Menjelang peringatan Hari Bumi ke-45, beberapa pakar dan akademisi yang peduli dengan kelestarian bumi melontarkan gagasan tentang panas bumi sebagai energi bersahabat bagi kelestarian bumi. Dengan mengusung tema 'Energi untuk Bumi', mereka berupaya menyuarakan penyelamatan lingkungan
Ketua Dewan Kehormatan Perhimpunan Cendekiawan Lingkungan (Perwaku) Emil Salim mengatakan, Hari Bumi bertujuan untuk menggugah kepedulian masyarakat pada lingkungan yang cenderung rusak. "Kerusakan bumi tercermin pada tingkat erosi yang naik, praktis di semua negara. Sungai semakin dangkal dan menimbulkan banjir ketika musim hujan," katanya di Jakarta, Senin (26/1).

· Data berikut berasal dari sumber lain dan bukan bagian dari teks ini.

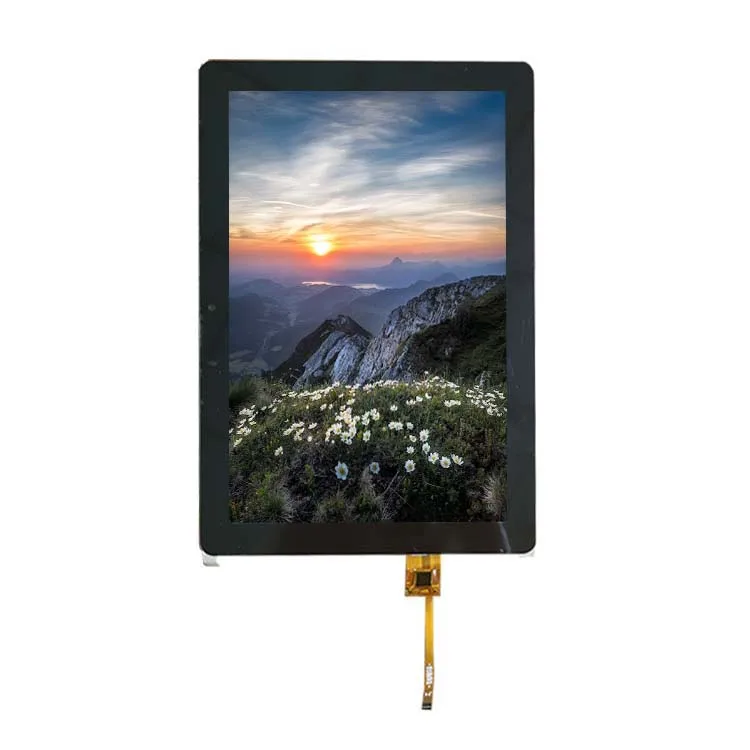 8 lcd display manufacturer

Chairman Bimasena Prof Subroto mengatakan, panas bumi merupakan energi bersih yang ramah lingkungan, dan dapat menunjang upaya kelestarian hutan. Organisasinya yang bergerak di bidang energi dan pertambangan menganggap pengolahan panas bumi bukan suatu eksploitasi sumber energi yang mengupas lahan atau mengubah bentang alam.
Energi panas bumi, bukan seperti aktivitas pertambangan pada umumnya. "Pemanfaatan panas bumi hanya berupa kegiatan menyuntik bumi, sehingga luasan lahan yang dibutuhkan hanya sedikit," kata Subroto.
Dia mencontohkan, lahan yang tersedia sekitar 10 hektare, maka yang diperlukan hanya 2 hektare, untuk kantor, jalan, generator, dan well plat. Selebihnya, lahan dibiarkan menghijau, bahkan harus dipertahankan untuk tetap rimbun guna mempertahankan jumlah air hujam yang dapat terserap ke tanah.
"Ada beberapa keuntungan jika di sekitar hutan berlangsung kegiatan pemanfaatan panas bumi. Pertama, operasi panas bumi merupakan bagian dari objek vital nasional yang dilindungi negara," ujarnya.
Ketua Perwaku Donny Yoesgiantoro mengemukakan, kegiatan memperingati Hari Bumi nampaknya masih terus disemarakkan kelompok masyarakat dengan berbagai bentuk apresiasinya. "Masih banyak aksi nyata yang dapat ditempuh sehingga kesadaran dan kepedulian menyelamatkan buni yang pernah, dan masih dimiliki semua lapisan masyarakat dapat ditumbuhkembangkan," katanya.